Thursday, September 19, 2013

Helpful tips to sales representatives to make media buyers and clients happy

Normally, this blog is intended to report and explain media research, new devices, gizmos, and general media news. This week, we are going to take a step back and talk about the human factor to advertising. Specifically, the sales representatives that help media buyers/planners and advertising agencies alike turn the clients’ expectations into reality.

It’s been said numerous times that word-of-mouth is the best form of advertising, which is true also in working relationships and reputations. A good word-of-mouth can help sales reps insure a loyal and long-standing working relationship with most media buyers out there. Let’s face it, we’re a particular breed. If we find a sales rep we like, we are not going to let them go for anything… even added value.

Here are a few tips from one media buyer to make the relationship mutually exclusive and mutually beneficial.
1.      Respond back to messages: Whether we call you, email you, or meet you in person, please respond back to us within 24 hours. We typically are working under a deadline, and need to make sure whatever we were asking for is on your radar. Even a message back saying, “I received your request, and I am working on it,” will earn you a few brownie points. Having to track down a person multiple times without a response will just make buyers grumpy. We know you are busy; we just don’t want to be forgotten.
2.      Be honest: Buyers know that sales reps need to reinforce the product with all of the good sales points, but please just be honest with us. If we want to buy a certain percentage of your inventory, and you don’t think it will actually run, let us know. We would much rather be told, “No, there’s not enough inventory to cover what you want. So, let’s look at other options…” vs. “oh, sorry, it didn’t run because there wasn’t enough inventory to support your buy.” What?!?! Now, we get the job of telling the client it didn’t work, which makes buyers grumpy.
3.      Manage expectations: Please try to under promise and over deliver vs. the opposite. Again, it makes the buyers grumpy.
4.      Write important dates down: If a buyer asks for recaps for a promotion or campaign by a certain date, write it down in your calendar. If we have to follow up multiple times, we get grumpy.
5.      Don’t blame others: Mistakes happen. We get it, but if you were to blame, own up to it. Please don’t blame traffic, corporate, your replacement while you were out, etc. It gets old, and it makes us grumpy.
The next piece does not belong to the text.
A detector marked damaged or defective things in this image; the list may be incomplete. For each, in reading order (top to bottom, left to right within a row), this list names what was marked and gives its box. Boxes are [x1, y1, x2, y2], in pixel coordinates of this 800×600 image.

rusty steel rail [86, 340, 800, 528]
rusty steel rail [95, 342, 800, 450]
Are you seeing a pattern here? Buyers can get grumpy for a variety of reasons, which isn’t helpful for the buyer/sales rep relationship. Likewise, we buyers know that we need to work on giving you more realistic deadlines and be patient when mistakes happen. We make them, too.


At the end of the day, a buyers main goal is to make the client happy. As such, we can only do that if we have a good team that consists of the buyers, sales reps, traffic department, and creative department. If we all work to make the clients’ goals our goals, there will be less grumpiness. Who doesn’t want that?